A new storyline starts here — “Secret Origin” is meant to be the untold story of Hal Jordan’s life. We see him as a kid, idolizing his pilot father and watching him die in a plane crash. We see him as a teen daredevil, worried over by his mother, resented by his older brother, and looked up to by his little brother. We see him bailing on his family at age 18 to join the Air Force, where he crashes planes, fights with Marines (including future Green Lantern John Stewart) (and is that Radu Stancu, future proprietor of Radu’s Coffee Shop and Kyle Rayner’s landlord tending bar? I do believe it is!), and eventually slugs his commanding officer to get kicked out of the USAF. On top of that, we get a short look at Hal’s GL predecessor Abin Sur interrogating Qull and the demonic Empire of Tears about the dire prophecy of the Blackest Night.

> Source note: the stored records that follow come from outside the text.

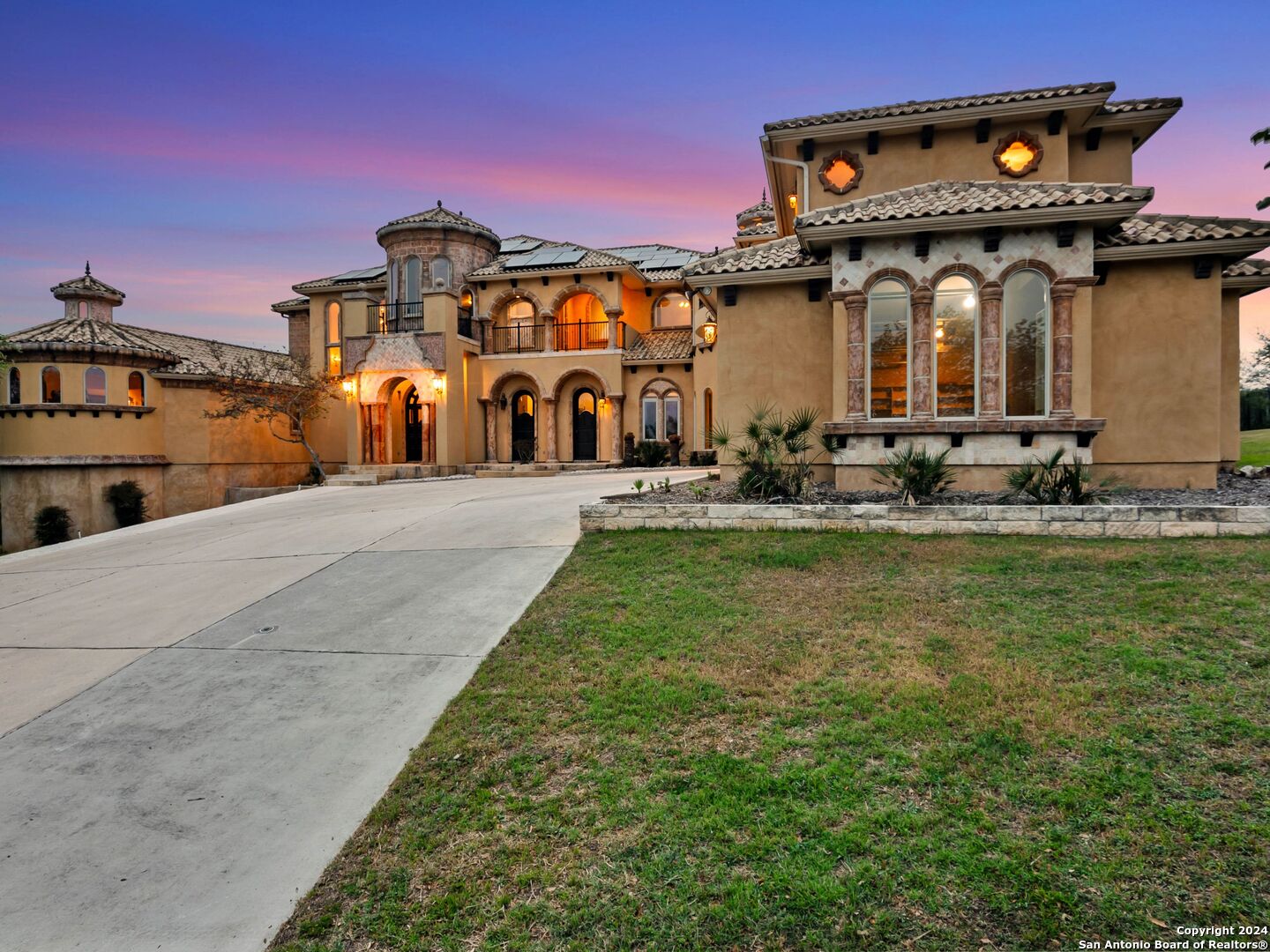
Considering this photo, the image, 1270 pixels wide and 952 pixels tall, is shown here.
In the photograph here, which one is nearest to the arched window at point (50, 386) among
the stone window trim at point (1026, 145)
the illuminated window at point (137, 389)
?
the illuminated window at point (137, 389)

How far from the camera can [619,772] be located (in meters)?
3.69

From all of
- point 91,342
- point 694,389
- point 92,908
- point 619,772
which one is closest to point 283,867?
point 92,908

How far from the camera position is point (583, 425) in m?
29.0

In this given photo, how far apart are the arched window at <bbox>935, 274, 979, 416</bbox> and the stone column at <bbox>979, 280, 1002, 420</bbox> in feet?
0.41

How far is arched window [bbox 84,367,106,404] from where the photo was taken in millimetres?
23781

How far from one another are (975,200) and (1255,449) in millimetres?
32637

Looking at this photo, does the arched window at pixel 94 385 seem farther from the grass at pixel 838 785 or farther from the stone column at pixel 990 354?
the stone column at pixel 990 354

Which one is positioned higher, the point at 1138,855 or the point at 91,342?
the point at 91,342

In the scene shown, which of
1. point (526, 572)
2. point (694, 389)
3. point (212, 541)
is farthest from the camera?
point (694, 389)

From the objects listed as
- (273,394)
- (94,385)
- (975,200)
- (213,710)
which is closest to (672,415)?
(975,200)

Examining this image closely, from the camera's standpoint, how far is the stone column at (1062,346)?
1091cm

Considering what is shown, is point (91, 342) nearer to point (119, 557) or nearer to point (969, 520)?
point (119, 557)

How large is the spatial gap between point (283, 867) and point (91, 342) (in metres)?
28.3

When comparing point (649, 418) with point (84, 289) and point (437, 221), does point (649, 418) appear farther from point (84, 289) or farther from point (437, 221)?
point (84, 289)
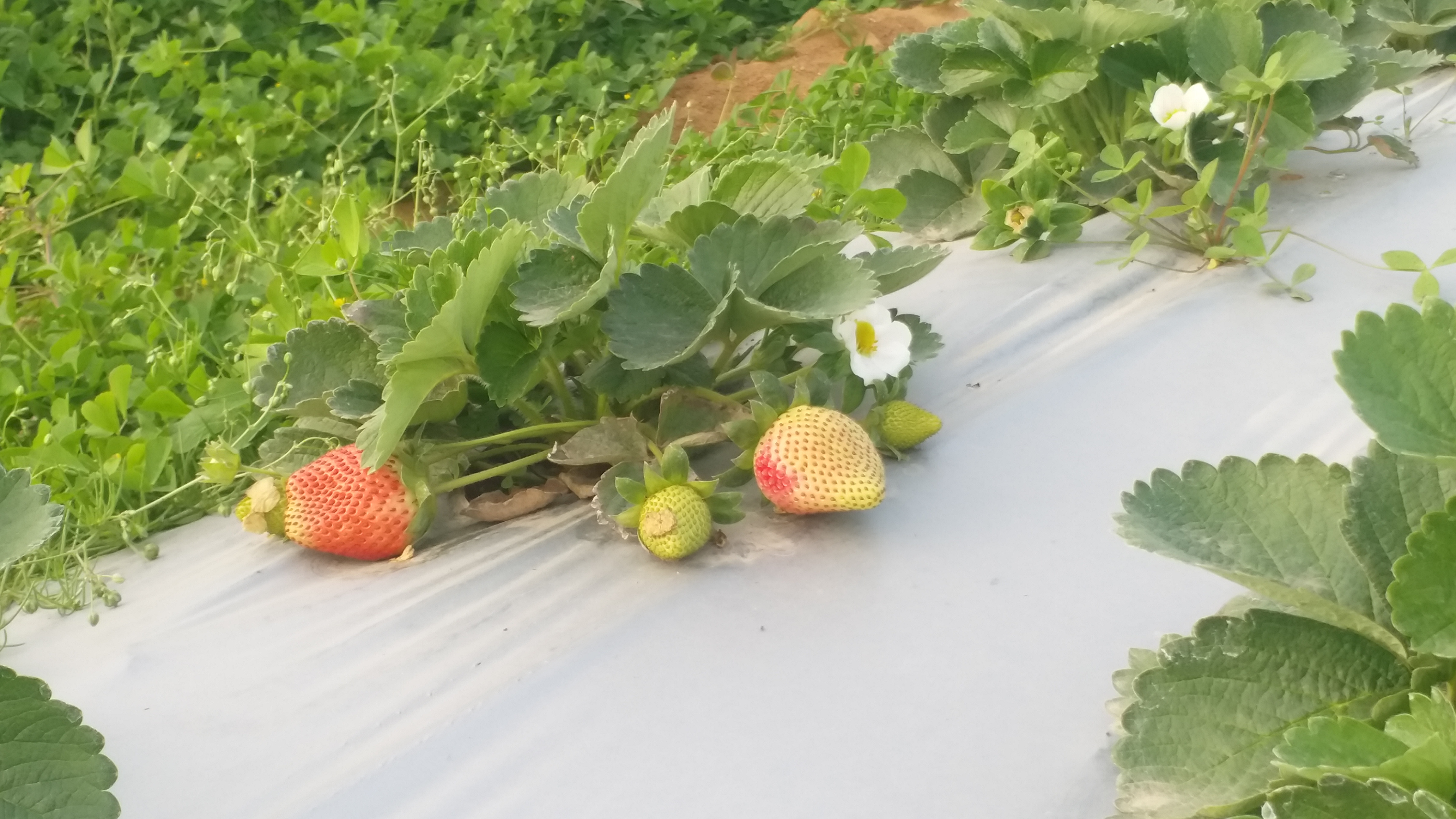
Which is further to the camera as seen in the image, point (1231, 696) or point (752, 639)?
point (752, 639)

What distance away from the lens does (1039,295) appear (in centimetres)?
154

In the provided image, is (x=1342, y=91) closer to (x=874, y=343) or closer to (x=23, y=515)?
(x=874, y=343)

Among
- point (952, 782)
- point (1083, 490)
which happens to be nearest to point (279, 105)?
point (1083, 490)

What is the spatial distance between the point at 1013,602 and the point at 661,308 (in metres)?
0.47

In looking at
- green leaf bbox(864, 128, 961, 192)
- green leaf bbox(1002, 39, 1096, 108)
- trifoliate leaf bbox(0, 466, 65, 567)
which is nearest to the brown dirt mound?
green leaf bbox(864, 128, 961, 192)

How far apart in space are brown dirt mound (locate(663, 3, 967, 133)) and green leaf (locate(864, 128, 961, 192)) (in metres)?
1.07

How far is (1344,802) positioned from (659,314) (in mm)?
754

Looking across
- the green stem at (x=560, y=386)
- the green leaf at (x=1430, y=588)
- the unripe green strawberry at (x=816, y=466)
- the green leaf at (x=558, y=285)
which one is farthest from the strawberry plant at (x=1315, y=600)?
the green stem at (x=560, y=386)

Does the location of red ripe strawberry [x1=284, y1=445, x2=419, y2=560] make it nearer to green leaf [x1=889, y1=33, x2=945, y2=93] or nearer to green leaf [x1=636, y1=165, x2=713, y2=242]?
green leaf [x1=636, y1=165, x2=713, y2=242]

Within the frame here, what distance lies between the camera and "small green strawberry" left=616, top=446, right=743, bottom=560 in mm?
1075

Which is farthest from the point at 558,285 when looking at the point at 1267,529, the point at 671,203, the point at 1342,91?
the point at 1342,91

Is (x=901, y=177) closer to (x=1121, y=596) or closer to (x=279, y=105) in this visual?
(x=1121, y=596)

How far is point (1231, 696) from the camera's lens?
0.75m

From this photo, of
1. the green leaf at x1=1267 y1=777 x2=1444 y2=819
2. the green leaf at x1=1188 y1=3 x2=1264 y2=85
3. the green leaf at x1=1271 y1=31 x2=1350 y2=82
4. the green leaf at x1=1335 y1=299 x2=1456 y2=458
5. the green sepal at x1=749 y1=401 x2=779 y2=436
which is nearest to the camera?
the green leaf at x1=1267 y1=777 x2=1444 y2=819
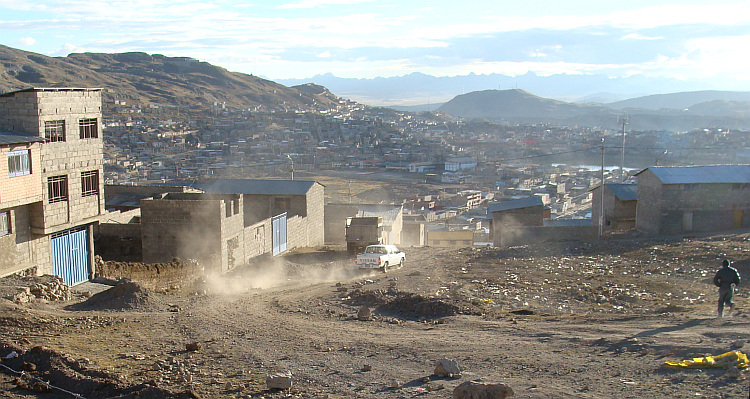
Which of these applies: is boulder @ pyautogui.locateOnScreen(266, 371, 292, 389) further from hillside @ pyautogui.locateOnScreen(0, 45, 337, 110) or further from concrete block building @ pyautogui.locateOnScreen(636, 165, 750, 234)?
hillside @ pyautogui.locateOnScreen(0, 45, 337, 110)

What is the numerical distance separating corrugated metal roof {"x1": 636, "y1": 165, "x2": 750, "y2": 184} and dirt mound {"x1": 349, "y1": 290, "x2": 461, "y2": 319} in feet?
62.6

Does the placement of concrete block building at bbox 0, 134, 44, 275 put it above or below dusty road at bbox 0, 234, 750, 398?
above

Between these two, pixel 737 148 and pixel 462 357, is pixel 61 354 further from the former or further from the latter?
pixel 737 148

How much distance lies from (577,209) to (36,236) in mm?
55547

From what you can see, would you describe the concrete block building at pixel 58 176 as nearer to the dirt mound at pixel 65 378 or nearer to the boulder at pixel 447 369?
the dirt mound at pixel 65 378

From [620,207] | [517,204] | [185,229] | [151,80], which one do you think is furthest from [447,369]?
[151,80]

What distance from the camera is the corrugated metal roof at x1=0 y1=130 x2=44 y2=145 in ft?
53.9

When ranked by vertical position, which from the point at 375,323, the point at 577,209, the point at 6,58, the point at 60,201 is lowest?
the point at 577,209

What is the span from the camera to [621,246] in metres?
25.6

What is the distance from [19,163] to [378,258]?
36.2 feet

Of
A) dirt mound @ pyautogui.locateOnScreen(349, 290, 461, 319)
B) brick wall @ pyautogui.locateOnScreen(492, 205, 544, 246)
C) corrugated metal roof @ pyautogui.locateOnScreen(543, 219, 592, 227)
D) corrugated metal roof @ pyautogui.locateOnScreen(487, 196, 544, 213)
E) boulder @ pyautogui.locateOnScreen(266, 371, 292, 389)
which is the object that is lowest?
corrugated metal roof @ pyautogui.locateOnScreen(543, 219, 592, 227)

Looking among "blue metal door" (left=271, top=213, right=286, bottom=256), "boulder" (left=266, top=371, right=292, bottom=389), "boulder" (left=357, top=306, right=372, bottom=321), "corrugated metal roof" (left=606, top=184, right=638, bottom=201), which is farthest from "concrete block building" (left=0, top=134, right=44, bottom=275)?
"corrugated metal roof" (left=606, top=184, right=638, bottom=201)

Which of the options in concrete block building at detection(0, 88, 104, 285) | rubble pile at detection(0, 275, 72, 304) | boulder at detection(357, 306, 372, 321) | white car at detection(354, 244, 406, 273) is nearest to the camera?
boulder at detection(357, 306, 372, 321)

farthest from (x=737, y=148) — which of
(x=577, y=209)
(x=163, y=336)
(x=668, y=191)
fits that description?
(x=163, y=336)
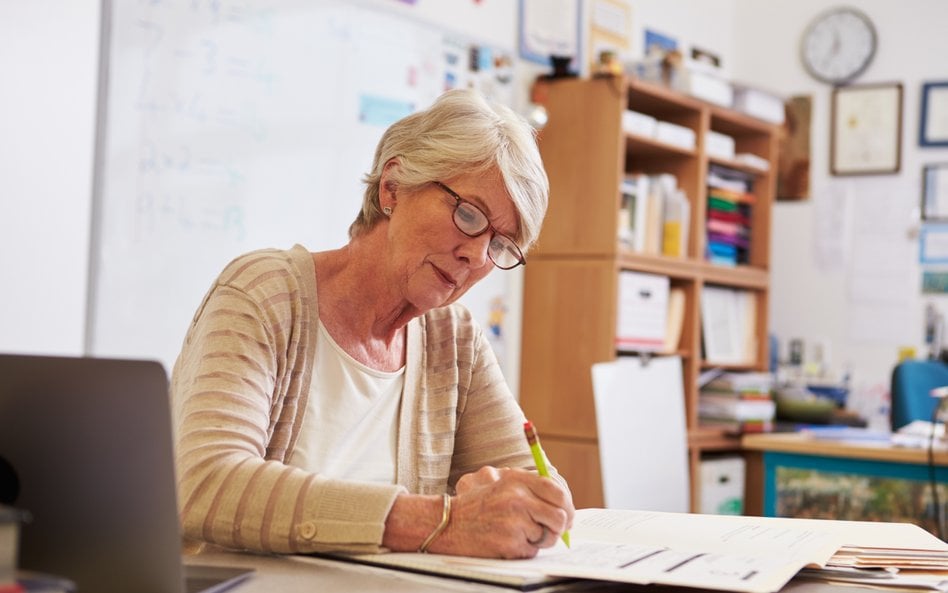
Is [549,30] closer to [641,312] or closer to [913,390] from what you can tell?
[641,312]

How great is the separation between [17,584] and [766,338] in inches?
164

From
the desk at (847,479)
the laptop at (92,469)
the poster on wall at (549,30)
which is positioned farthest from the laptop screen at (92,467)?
the poster on wall at (549,30)

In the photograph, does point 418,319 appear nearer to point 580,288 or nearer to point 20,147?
point 20,147

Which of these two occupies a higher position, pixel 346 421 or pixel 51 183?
pixel 51 183

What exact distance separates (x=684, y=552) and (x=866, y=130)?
3909 millimetres

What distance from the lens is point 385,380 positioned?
154 centimetres

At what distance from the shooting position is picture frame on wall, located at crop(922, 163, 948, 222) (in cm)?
445

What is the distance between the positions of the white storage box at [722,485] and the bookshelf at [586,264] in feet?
0.16

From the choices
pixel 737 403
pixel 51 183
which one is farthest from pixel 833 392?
pixel 51 183

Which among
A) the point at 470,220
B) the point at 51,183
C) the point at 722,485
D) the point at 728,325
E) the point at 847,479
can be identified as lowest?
the point at 722,485

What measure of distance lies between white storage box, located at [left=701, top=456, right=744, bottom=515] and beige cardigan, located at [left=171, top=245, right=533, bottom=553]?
8.04 ft

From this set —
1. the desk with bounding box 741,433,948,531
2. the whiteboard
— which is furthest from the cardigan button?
the desk with bounding box 741,433,948,531

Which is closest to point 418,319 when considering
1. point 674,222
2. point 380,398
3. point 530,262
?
point 380,398

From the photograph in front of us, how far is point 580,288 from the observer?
12.0 ft
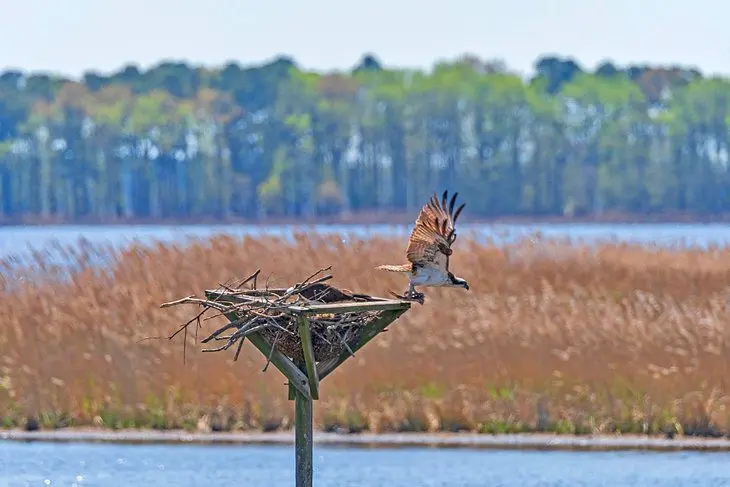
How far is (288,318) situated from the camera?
8867 mm

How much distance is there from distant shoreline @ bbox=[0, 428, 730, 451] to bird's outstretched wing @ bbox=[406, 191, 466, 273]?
→ 20.4ft

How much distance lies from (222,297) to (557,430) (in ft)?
24.6

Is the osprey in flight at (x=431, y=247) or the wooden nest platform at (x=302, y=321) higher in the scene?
the osprey in flight at (x=431, y=247)

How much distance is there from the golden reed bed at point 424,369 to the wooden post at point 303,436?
5.77 meters

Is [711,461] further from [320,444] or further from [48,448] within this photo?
[48,448]

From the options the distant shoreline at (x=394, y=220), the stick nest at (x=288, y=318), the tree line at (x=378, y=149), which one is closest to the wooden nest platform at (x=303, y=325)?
the stick nest at (x=288, y=318)

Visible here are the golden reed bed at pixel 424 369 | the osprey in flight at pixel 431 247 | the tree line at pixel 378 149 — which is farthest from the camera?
the tree line at pixel 378 149

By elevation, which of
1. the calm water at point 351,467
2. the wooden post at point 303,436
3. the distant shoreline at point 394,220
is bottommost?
the calm water at point 351,467

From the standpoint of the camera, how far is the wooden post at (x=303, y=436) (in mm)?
9180

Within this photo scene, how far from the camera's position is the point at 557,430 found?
15852 mm

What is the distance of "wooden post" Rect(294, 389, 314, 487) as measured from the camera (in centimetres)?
918

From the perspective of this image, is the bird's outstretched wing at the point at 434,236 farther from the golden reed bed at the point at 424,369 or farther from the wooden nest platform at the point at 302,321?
the golden reed bed at the point at 424,369

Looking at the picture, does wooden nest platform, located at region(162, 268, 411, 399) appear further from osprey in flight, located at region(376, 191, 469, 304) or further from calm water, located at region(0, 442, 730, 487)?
calm water, located at region(0, 442, 730, 487)

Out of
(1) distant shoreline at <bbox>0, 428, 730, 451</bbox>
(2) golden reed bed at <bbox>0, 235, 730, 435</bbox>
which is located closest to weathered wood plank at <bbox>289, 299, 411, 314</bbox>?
(2) golden reed bed at <bbox>0, 235, 730, 435</bbox>
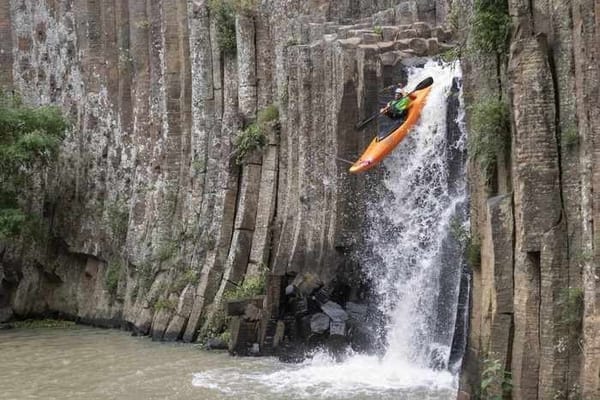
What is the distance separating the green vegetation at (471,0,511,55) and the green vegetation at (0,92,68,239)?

Verdict: Thumbs up. We knew a lot of this already, but the added depth is great for fleshing out Hal’s backstory a bit more. However, I do think that Ragnell is correct that Geoff Johns should’ve done some more research about the Air Force — even I know that a pilot who takes a plane out on an unauthorized joyride and slugs his C.O. is going to be sitting in the stockade, not jaunting off to see his family.


Marvel Atlas #2

I reviewed the first issue of this way, way back in December. Similar to Marvel’s “Official Handbooks of the Marvel Universe,” this focuses on notable countries instead of just people. This issue focuses on Africa, North and South America, and Antarctica. We get a few real countries, like Canada, Egypt, and Peru, plus a number of fictional ones, like Wakanda, Genosha, the Savage Land, and Atlantis. There’s no real plot — a few pictures, a ton of text, a ton of national stats, flags, histories, etc.

Verdict: Thumbs up, but with some reservations. The entries for Canada and the United States, though longer than the other entries, are still mainly a list of names of superheroes and supervillains. Clearly, there’s more Marvel history in those two countries than just about any other. So why shoehorn those two into a book along with the rest of South America and Africa? If I were Marvel, I’da released three volumes for this series instead of just two — one for Europe and Asia, a second for Africa, South America, Australia, and Antarctica, and a third focusing solely on North America. Regionalist, maybe, but this is the sort of project that benefits from being complete, and you don’t get that when you shortchange your most common settings to make ’em fit into a two-issue series.

Nevertheless, this book is great fun. Some of the smaller nations are a bit forgettable, but all the info about Wakanda, Genosha, and the Savage Land make this a Must-Buy purchase.